Researchers now have evidence that targeting a previously identified protein may provide a new switch to unlock the full potential of cells in the immune system to better fight cancer, possibly leading to new treatment methods with less side effects and lower costs.
When intrusions in the body are detected by the immune system, a type of white blood cell called a T cell—so named because it is generated in the thymus—changes into an activated state and attempts to defeat the intruders. To control and moderate the response in the activated state, a variety of molecules and proteins in the cells act as checkpoints.
However, researchers have been investigating if these checkpoints can be released by introducing a molecule that acts as an “immune checkpoint inhibitor” to get T cells to attack cancer cells as a new means for cancer treatment.
The immune checkpoint inhibitors studied to date have all been a form of antibody, a type of molecule that already plays a key role in the immune system, so there has been an interest in non-antibody inhibitors to possibly avoid side effects and decrease treatment costs seen so far with this approach.
In a study published online by Cancer Immunology, Immunotherapy on September 27, researchers at Kyushu University reported that targeting a protein called PTPN3 may provide a path to finding such an inhibitor.
“While previous results suggested PTPN3 may restrict T-cell function, there were no tests to show that removing it would actually help unleash human T cells to attack cancer,” says Hideya Onishi, who led the research.
In the study, the researchers showed that using methods to reduce PTPN3—which is short for protein tyrosine phosphatase non-receptor type 3—enhanced the activity of certain activated T cells, causing them to travel further and kill more unwanted cells.
Suppressing the production of PTPN3 in therapy experiments using patients’ tumors and T cells significantly increased the number of T cells that infiltrated the tumors and the T cells’ deadliness. This enhanced activation by PTPN3 suppression was observed only in T cells already activated by a cluster of molecules called CD3+ and not in resting T cells.

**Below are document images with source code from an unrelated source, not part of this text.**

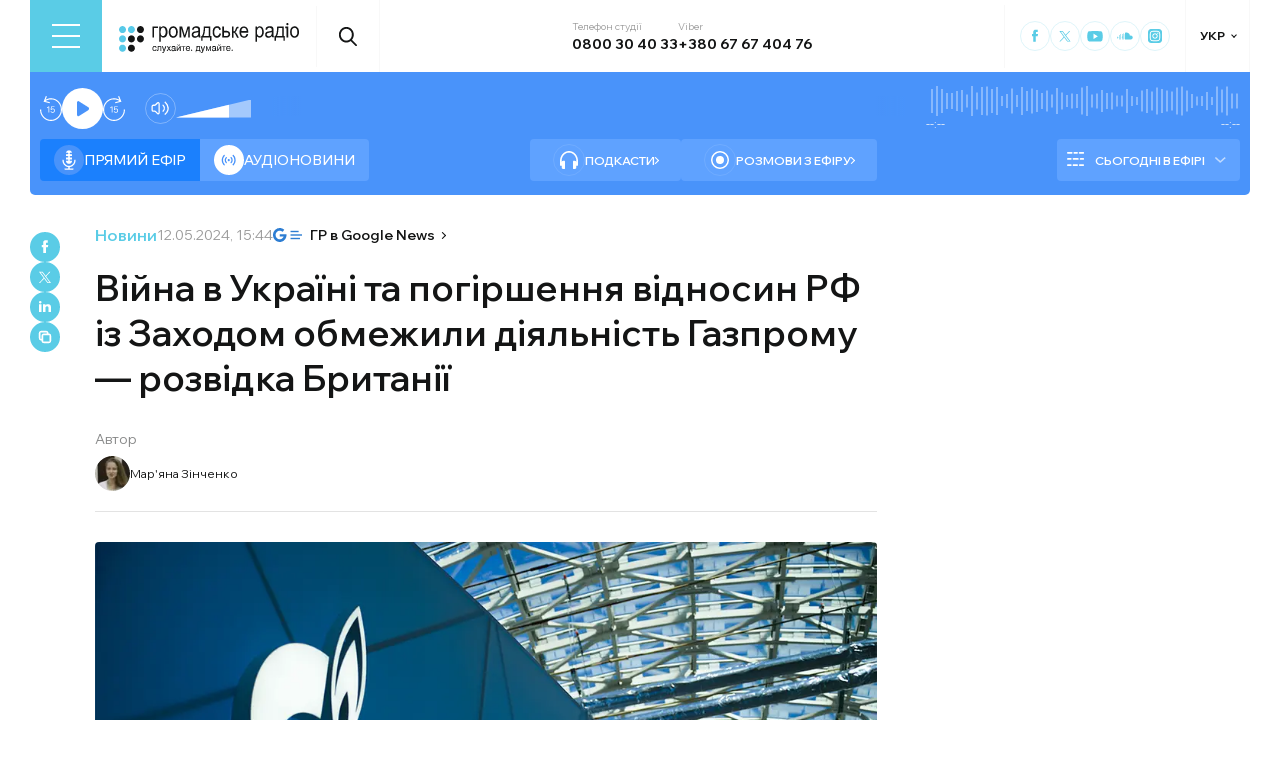

--- FILE ---
content_type: text/html; charset=utf-8
request_url: https://www.google.com/recaptcha/api2/aframe
body_size: 266
content:
<!DOCTYPE HTML><html><head><meta http-equiv="content-type" content="text/html; charset=UTF-8"></head><body><script nonce="NNAl_oODOKrw1NhhOuzO5Q">/** Anti-fraud and anti-abuse applications only. See google.com/recaptcha */ try{var clients={'sodar':'https://pagead2.googlesyndication.com/pagead/sodar?'};window.addEventListener("message",function(a){try{if(a.source===window.parent){var b=JSON.parse(a.data);var c=clients[b['id']];if(c){var d=document.createElement('img');d.src=c+b['params']+'&rc='+(localStorage.getItem("rc::a")?sessionStorage.getItem("rc::b"):"");window.document.body.appendChild(d);sessionStorage.setItem("rc::e",parseInt(sessionStorage.getItem("rc::e")||0)+1);localStorage.setItem("rc::h",'1768716727592');}}}catch(b){}});window.parent.postMessage("_grecaptcha_ready", "*");}catch(b){}</script></body></html>

--- FILE ---
content_type: text/x-component
request_url: https://hromadske.radio/persons/mar-iana-zinchenko?_rsc=duw59
body_size: -297
content:
0:["1768563008399",[["children",["locale","uk","d"],"children","persons",["persons",{"children":[["slug","mar-iana-zinchenko","d"],{"children":["__PAGE__",{}]},"$undefined","$undefined",true]}],null,null]]]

“Our results imply that PTPN3 acts as an immune checkpoint in activated T cells, providing a new target for cancer therapy with non-antibody-type immune checkpoint inhibitors,” states Onishi.
For more information about this research, see “PTPN3 expressed in activated T lymphocytes is a candidate for a non-antibody-type immune checkpoint inhibitor,” Akiko Fujimura, Kazunori Nakayama, Akira Imaizumi, Makoto Kawamoto, Yasuhiro Oyama, Shu Ichimiya, Masayo Umebayashi, Norihiro Koya, Takashi Morisaki, Takashi Nakagawa, and Hideya Onishi, Cancer Immunology, Immunotherapy 68, 1649 (2019), https://doi.org/10.1007/s00262-019-02403-y
Fig. 1. Tumors formed in mice injected with tumors from humans were significantly smaller when given T cells treated to reduce PTPN3 production (shPTPN3 group). Activated T cells were administered at 11, 14, 18, and 21 days after tumor injection (arrows).
Fig. 2. The number of CD3+ tumor-infiltrating-administrated T cells was significantly greater in the group treated to suppress PTPN3 (shPTPN3) than in the control group (shCont).